Leveraging the DECIDE® platform and Microsoft Teams, the ACI and its partners prepared the participants for the transition to distributed execution through several virtual tabletop exercises (TTXs) and rehearsals that included Jack Pandemus, a half-day event that simulated a cyberattack during pandemic conditions.
OBJECTIVES
The Army Cyber Institute’s research objectives included the following:
- Examine the impact of a cyber event on Army force projection
- Exercise the cities of Charleston and Savannah in emergency cyber incident response to ensure the provision of public services and safeguard critical infrastructure
- Reinforce a whole-of-community approach in response to cyber incidents through sustained, multi-echelon partnerships across industry, academia, and government
- Examine the coordination process for providing cyber protection capabilities in support of Defense Support to Civil Authorities requests
- Support the development of a repeatable and adaptable framework that allows a city to exercise its response to a multisector cyber event
Along with Charleston and Savannah, Army Cyber Command, the U.S. Coast Guard, South Carolina, and Georgia National Guards, participants in the exercise also included Dominion Energy, Southern Company, Chubb Insurance, Verizon, and AT&T.
The virtual tabletop exercise placed participants in a situation where they first encounter technical glitches in managing cargo. As the activity progressed, participants discovered they had been hit with spam mail and Emotet. Later, the participants found that they were hit with a ransomware attack, which then causes regional power outages in the simulation.
SUMMARIZED FINDINGS
- A sophisticated adversary can delay force projection without directly targeting military networks or systems and without its efforts being recognized as an attack. The risk of a contested homeland and/or contested movement must be addressed and mitigated.

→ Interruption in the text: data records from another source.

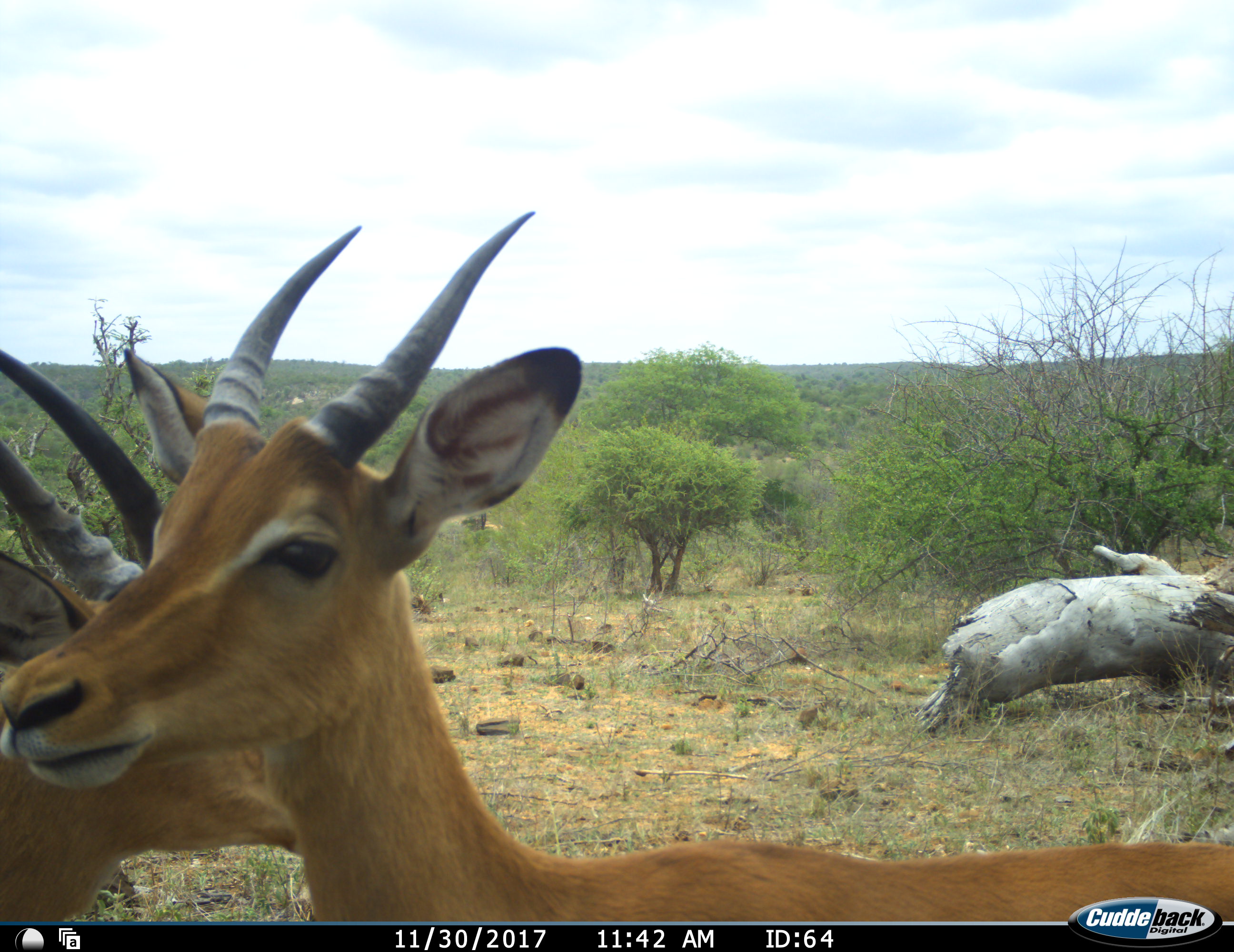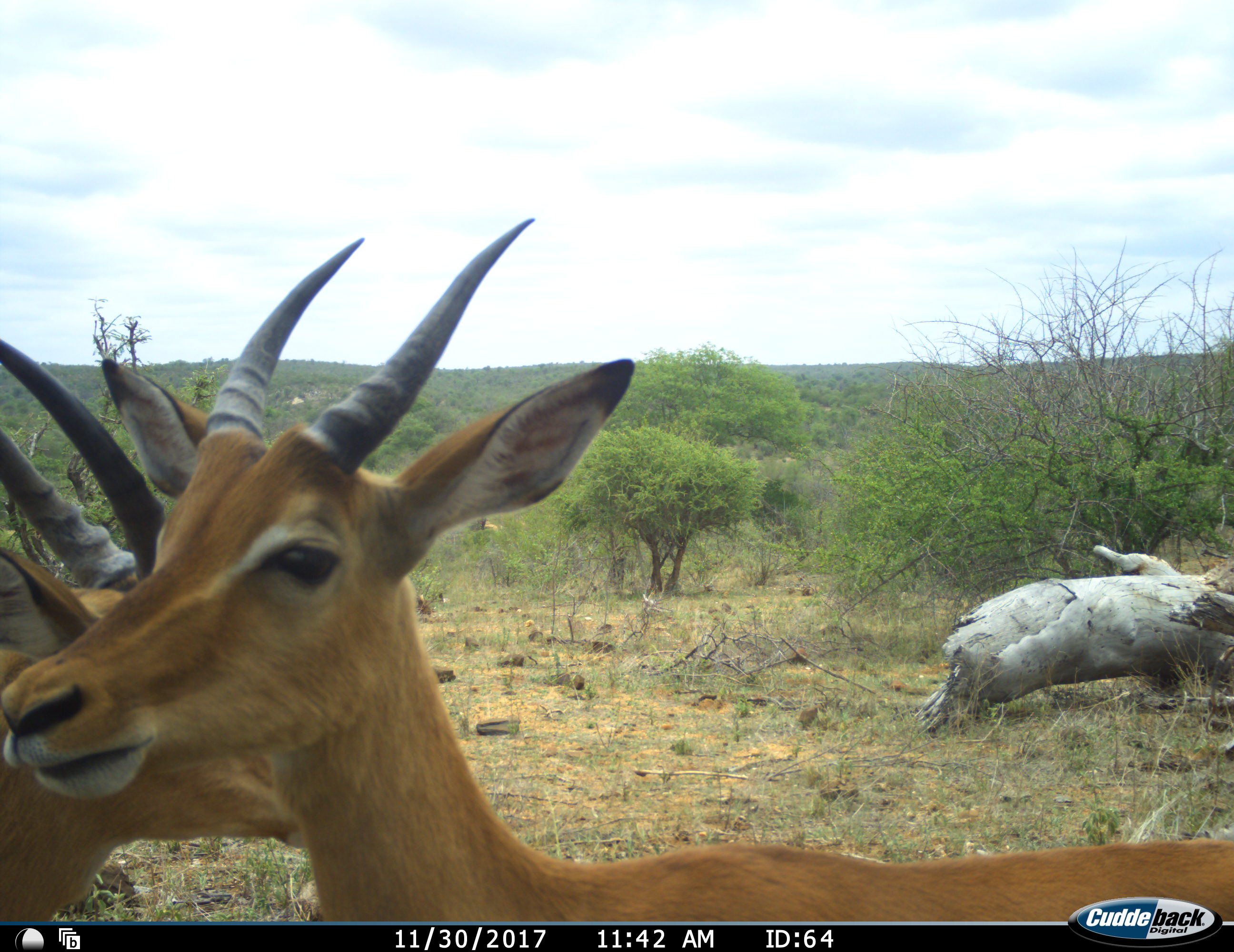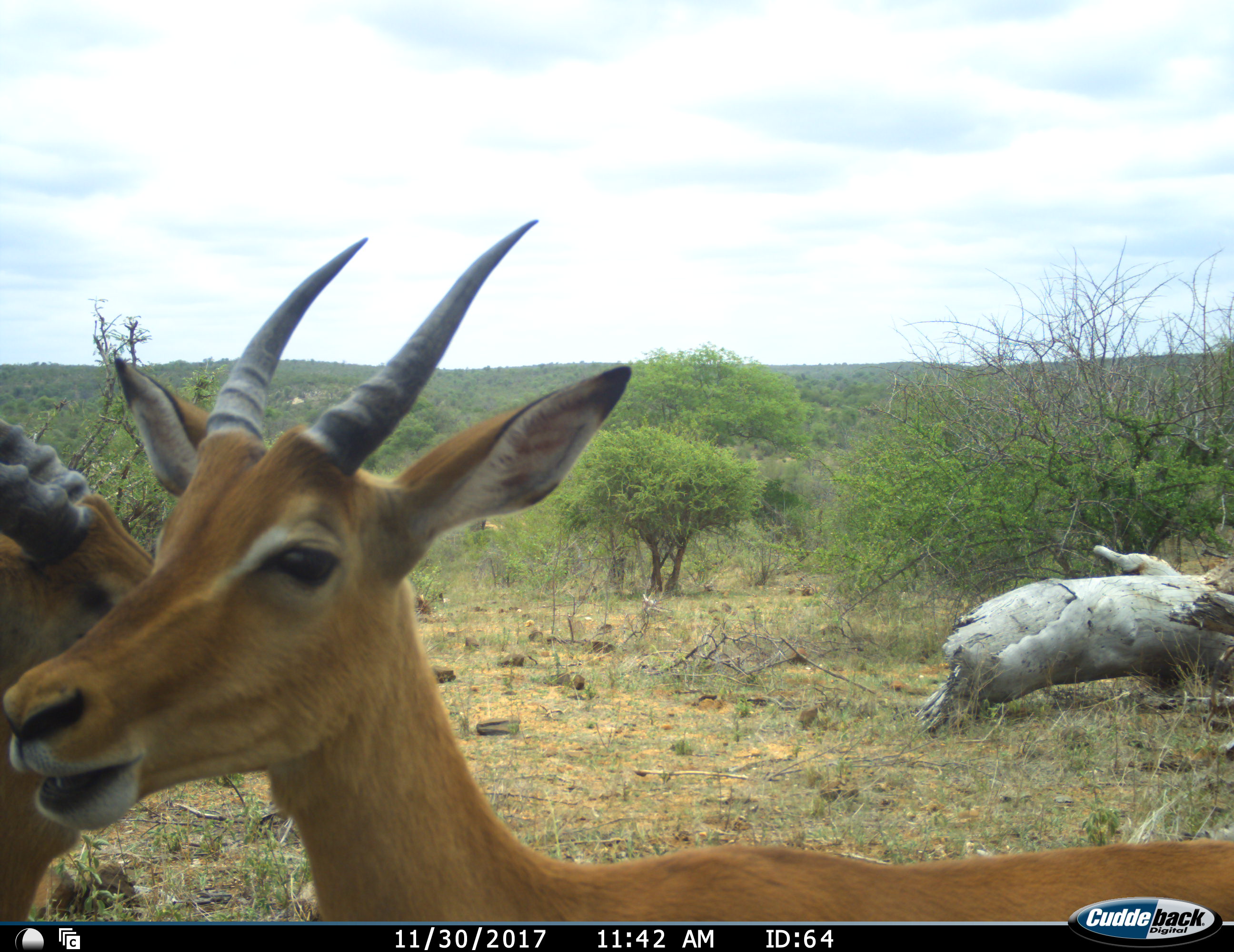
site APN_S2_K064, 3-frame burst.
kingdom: Animalia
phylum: Chordata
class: Mammalia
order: Artiodactyla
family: Bovidae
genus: Aepyceros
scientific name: Aepyceros melampus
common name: impala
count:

- Vulnerability to cyber disruption is a whole-of-community problem that requires multi-echelon cooperative action by governmental entities as well as private industry to solve. JV’s bottom-up approach focuses this multi-echelon cooperative action on preparing the communities most likely to be targeted.
- Natural disaster response is more mature than cyber response, especially when a cyber disruption is dispersed across a region or is nebulous or otherwise unclear. Incorporating cyber elements into existing exercises may expedite the convergence of response maturation as well as solidify information-sharing channels and expectations.
- Cyber incident identification and declaration are delayed and may not even occur in cyberattack scenarios that fall below a catastrophic threshold. Proactive development of cyber incident response plans, guidance, and resources may expedite response times and reduce the effect of a cyber disruption.
- Leveraging technology to conduct exercises and improve the incorporation of cyber elements into exercises can increase flexibility and participation. Distributed exercises can closely simulate normal conditions in which no incident has been declared as well as the emergency operations center environment in which responders are working closely with one another to address an incident.